TOKYO, June 24 (Reuters) - Japanese government bond
prices fell on Tuesday as investors weighed a 20-year bond
auction outcome and as a ceasefire in the Middle East lifted
risk appetite.
The auction of 20-year Japanese government bonds improved
from the outcome of the previous auction, which was the worst
since 2012, and had triggered a bond sell-off.
But it was not strong enough to show a rebound in demand for
super-long bonds, even as the Ministry of Finance announced a
plan to cut bond sales, strategists said.
"The outcome was better than the previous auction, but it
was the lower end of the expectations," said Naoya Hasegawa,
chief bond strategist at Okasan Securities.
"The market was still cautious about the demand for 20-year
bonds," he said.
The 20-year JGB yield rose 0.5 basis point to
2.345%. The 10-year JGB yield rose 1 bp to
1.415%.
Bond yields move inversely to prices.
Tuesday's auction was the first sale of JGBs since the
finance ministry announced last week the plan to cut sales of
super-long bonds in a rare move to lift demand after super-long
bond yields rose to record highs last month.
The ministry plans to cut 20-year JGB issuance by 200
billion yen ($1.4 billion) per sale from July.
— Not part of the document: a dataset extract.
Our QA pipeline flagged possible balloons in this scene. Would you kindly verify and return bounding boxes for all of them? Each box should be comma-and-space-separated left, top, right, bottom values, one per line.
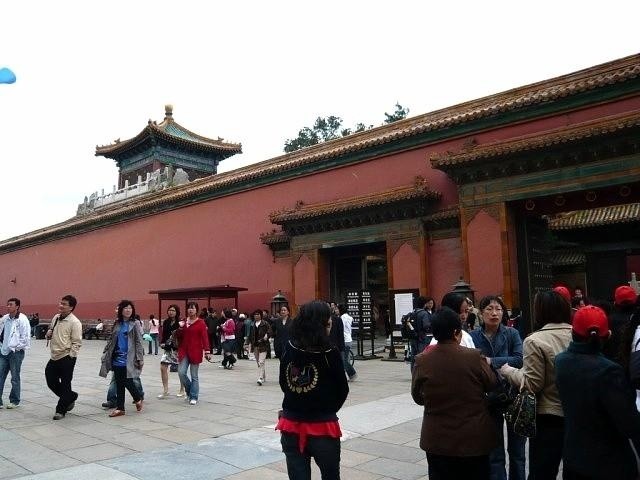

It would also cut
the sales of 30- and 40-year bonds by 100 billion yen at each
sale.
"The reduction in sales will apply from next month and the
market still has a lot of supplies through this auction," said
Miki Den, a senior Japan rate strategist at SMBC Nikko
Securities.
Bonds also sold off on Tuesday as investors' risk appetite
was boosted after U.S. President Donald Trump said Iran and
Israel had agreed to a ceasefire.
Global shares rallied, with the benchmark Nikkei
rising more than 1%.
The two-year JGB yield rose 0.5 bp to 0.735%
and the five-year yield also edged up 0.5 bp to
0.965%.
The 40-year JGB yield was flat at 3.130%.